Giving the obnoxious customer her money back is simply encouraging her (and those like her) to abuse businesses. As soon as the customer got belligerent, they should have been asked to leave. The “very difficult time” the witch is going through does not give her the right to treat others badly. If the husband wants to buy a second ring, he would still need to pay for both the first ring and the discounted price for the second. It would be good to mention to him that his wife isn’t allowed in the store unless she can behave herself. If that offends him, so be it. If she was a good customer and behaved like a decent person, that could be taken into account when the time comes to charge for the second ring, but I would charge for the second ring. When we clearly convey a possible problem to the customer, and that issue comes to light, it is not the store’s responsibility to cater to the customer’s stupidity.

Mark E.
Indianapolis, IN

Interestingly enough, I had a very similar situation, only it dealt with a diamond engagement ring. While in Las Vegas, the client claimed her diamond “jumped” out of her 4-prong solitaire and was lost. As I inspected the ring, noting that the prongs had been severely struck by something, I commented she was lucky she didn’t lose a finger or worse. At this point, the client became quite abusive with her language. After telling her that we would replace her diamond with an equal or better diamond at no cost to her, I declared the issue to be resolved.

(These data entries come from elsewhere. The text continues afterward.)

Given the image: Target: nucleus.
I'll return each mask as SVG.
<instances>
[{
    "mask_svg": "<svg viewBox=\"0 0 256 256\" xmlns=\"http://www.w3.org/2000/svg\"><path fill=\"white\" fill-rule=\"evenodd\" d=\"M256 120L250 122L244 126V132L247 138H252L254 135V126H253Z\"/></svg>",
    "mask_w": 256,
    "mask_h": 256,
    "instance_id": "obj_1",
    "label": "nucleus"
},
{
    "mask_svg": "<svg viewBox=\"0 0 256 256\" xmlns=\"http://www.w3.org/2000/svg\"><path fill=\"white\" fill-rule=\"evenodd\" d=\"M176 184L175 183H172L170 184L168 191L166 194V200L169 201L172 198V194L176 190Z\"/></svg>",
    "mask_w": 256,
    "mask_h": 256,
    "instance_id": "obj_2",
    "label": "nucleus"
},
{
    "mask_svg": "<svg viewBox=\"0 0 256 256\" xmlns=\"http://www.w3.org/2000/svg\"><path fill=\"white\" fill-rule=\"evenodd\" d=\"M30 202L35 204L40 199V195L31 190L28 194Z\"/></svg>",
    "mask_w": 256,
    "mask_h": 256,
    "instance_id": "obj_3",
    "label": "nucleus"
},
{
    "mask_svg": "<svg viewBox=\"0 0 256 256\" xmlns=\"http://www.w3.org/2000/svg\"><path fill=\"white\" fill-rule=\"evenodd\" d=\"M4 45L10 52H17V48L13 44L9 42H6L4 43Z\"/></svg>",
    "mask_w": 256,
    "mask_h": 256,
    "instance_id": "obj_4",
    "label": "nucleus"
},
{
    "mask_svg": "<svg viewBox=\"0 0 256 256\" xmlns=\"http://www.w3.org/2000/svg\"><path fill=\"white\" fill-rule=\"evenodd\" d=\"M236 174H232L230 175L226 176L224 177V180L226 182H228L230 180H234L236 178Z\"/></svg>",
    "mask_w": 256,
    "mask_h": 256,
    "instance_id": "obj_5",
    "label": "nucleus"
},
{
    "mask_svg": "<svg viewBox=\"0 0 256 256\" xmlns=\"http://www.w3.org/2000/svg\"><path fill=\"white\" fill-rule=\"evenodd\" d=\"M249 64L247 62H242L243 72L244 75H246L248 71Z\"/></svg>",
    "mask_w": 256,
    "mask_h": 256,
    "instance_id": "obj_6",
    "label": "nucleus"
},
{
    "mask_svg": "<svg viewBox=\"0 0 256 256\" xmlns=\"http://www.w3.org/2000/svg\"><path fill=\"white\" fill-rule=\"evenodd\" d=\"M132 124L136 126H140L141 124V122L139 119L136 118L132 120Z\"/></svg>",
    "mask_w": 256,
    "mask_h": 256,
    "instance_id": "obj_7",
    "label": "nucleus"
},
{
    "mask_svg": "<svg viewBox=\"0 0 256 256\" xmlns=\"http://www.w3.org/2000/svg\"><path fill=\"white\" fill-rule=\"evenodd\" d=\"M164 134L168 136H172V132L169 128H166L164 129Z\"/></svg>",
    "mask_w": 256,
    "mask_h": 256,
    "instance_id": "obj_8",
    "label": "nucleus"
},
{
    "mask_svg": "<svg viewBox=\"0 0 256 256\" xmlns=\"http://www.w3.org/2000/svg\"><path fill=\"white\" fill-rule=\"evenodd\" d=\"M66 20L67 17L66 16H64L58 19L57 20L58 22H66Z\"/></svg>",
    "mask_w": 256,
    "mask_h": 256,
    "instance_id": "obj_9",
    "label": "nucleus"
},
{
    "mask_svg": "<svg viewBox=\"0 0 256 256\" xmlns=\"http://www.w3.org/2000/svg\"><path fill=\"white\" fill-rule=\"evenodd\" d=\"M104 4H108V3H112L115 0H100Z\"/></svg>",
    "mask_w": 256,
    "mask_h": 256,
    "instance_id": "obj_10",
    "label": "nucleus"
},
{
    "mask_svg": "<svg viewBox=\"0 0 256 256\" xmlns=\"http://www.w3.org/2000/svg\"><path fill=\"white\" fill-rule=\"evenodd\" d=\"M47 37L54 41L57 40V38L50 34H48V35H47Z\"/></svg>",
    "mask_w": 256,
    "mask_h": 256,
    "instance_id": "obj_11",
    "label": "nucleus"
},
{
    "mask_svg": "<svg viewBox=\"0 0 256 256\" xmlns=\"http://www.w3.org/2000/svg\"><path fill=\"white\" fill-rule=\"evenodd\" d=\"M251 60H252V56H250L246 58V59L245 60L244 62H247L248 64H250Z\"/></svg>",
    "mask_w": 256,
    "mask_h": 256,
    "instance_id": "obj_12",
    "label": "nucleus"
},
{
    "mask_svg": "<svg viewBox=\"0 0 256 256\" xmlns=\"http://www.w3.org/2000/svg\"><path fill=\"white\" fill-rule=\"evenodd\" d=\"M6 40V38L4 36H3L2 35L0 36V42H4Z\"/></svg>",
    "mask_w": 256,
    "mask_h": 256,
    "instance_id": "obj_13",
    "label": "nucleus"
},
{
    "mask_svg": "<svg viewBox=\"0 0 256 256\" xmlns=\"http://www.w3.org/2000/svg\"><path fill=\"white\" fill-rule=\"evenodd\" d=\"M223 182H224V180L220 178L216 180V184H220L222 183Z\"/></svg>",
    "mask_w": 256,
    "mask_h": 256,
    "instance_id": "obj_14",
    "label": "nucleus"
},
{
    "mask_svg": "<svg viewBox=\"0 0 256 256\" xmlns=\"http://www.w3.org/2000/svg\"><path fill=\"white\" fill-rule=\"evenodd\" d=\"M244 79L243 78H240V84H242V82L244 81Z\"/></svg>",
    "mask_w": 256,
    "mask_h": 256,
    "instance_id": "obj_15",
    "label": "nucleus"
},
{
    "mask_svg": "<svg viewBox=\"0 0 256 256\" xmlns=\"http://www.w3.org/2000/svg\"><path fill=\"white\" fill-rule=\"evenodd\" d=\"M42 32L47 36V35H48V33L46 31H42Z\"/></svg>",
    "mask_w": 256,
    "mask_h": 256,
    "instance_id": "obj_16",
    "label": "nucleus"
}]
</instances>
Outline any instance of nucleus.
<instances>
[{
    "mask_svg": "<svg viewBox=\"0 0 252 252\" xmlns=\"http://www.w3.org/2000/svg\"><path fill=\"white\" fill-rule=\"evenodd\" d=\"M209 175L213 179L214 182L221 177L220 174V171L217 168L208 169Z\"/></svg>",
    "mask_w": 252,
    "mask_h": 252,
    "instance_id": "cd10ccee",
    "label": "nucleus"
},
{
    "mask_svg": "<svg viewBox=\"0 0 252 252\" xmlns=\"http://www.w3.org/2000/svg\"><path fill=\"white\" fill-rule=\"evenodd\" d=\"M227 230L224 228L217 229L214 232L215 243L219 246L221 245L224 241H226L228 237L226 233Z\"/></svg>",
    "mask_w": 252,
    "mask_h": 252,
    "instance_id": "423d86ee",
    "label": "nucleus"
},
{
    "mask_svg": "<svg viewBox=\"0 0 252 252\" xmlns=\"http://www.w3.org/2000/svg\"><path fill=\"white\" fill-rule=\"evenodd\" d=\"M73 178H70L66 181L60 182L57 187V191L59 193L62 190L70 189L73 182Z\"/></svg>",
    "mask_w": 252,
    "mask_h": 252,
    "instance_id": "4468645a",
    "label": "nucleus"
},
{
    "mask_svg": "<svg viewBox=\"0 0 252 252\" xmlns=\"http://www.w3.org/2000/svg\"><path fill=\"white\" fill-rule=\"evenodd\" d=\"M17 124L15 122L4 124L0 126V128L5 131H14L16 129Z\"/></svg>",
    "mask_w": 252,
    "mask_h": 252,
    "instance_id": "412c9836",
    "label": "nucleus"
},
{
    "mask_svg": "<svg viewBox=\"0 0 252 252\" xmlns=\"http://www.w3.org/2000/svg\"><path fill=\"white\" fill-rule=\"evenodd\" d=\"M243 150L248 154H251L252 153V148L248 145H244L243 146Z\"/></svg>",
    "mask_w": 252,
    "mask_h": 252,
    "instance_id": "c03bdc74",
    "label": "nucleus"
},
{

At this juncture, I turned to the overly embarrassed and red-faced husband and began talking about sports, totally ignoring the still complaining wife. Luckily the husband took the cue and hurriedly escorted his wife out of the door. As promised, we replaced the diamond with a bigger, better-quality diamond and at no additional cost to her. Bottom line, no matter what course of action you take, you’ll never see that client again.

Jo G.
Oconomowoc, WI

So many mistakes, first of all selling crap metal as valuable jewelry. I have hated the stuff since the 90s and refuse to sell it in rings. Chains and bracelets, okay; rings, never. Screamers make a lot of noise, but the worst they can do is a one star. I would have mailed the check, not made them come back in. If the husband wants the ring, order it for him. I give my customers 3 strikes for bad behavior, one each time. That allows for personal struggles that turn ugly in my store, or a fight with a loved one, or bad medical news. You go straight to 3 strikes if you give a one-star review, in which case we never work for you again. She was told six ways to Sunday how things were going to roll out, but I would not have engraved the ring until we knew it fit. A gift cert for the engraving could have been included with the ring, just in case, because people are sometimes stupid.

Bruce A.
Sherwood Park, AB

This owner should write a book under the title, “Perfect Response to an Impossible Situation”! She not only saved the sale by offering a full refund, she received an apology from a new customer. Chalk up two wins in her column, three if you count the support she showed her staff!

Marcus M.
Midland, TX

It’s tough because I understand why the owner did what she did to just get rid of the headache, but if someone was insulting my staff, my store and making a scene like that … I wouldn’t have been that accommodating. She would have been stuck with the ring and I would have fired her as a customer. The situation played out, however, and her husband is trying to make it right. I would let him re-order and pay for both rings so at least you’re not out the money. And no excuse makes up for her scummy behavior. Maybe she’ll feel bad and apologize, or maybe she’ll raise more trouble because her husband tried to make it right and went behind her back. Who knows, but keep an eye on this woman!